* start GIVEN RECORDS *

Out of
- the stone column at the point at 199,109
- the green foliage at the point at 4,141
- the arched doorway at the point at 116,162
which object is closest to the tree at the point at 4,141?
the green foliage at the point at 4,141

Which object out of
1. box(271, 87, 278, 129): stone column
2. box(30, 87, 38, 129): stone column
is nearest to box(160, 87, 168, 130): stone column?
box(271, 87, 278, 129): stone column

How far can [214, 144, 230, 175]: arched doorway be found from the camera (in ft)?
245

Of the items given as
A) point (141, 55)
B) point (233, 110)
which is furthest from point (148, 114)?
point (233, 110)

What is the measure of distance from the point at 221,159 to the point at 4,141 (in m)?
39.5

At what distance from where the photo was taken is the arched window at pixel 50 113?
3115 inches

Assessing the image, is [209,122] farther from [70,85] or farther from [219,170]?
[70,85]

* end GIVEN RECORDS *

• **WHAT IS BEING ASKED**
Recast the material above as a numbered list with one entry per line, and omit the blank lines.

• **OUTPUT OF THE TASK**
1. Out of
2. - the stone column at the point at 199,109
3. - the green foliage at the point at 4,141
4. - the arched doorway at the point at 116,162
5. which object is closest to the tree at the point at 4,141?
6. the green foliage at the point at 4,141
7. Which object out of
8. 1. box(271, 87, 278, 129): stone column
9. 2. box(30, 87, 38, 129): stone column
10. is nearest to box(160, 87, 168, 130): stone column?
11. box(271, 87, 278, 129): stone column
12. How far can [214, 144, 230, 175]: arched doorway be found from the camera (in ft)?
13. 245
14. Of the items given as
15. A) point (141, 55)
16. B) point (233, 110)
17. which is furthest from point (148, 114)?
18. point (233, 110)
19. What is the measure of distance from the point at 221,159 to the point at 4,141 (in m)?
20. 39.5
21. At what distance from where the photo was taken is the arched window at pixel 50 113?
22. 3115 inches
23. Assessing the image, is [209,122] farther from [70,85] or farther from [219,170]?
24. [70,85]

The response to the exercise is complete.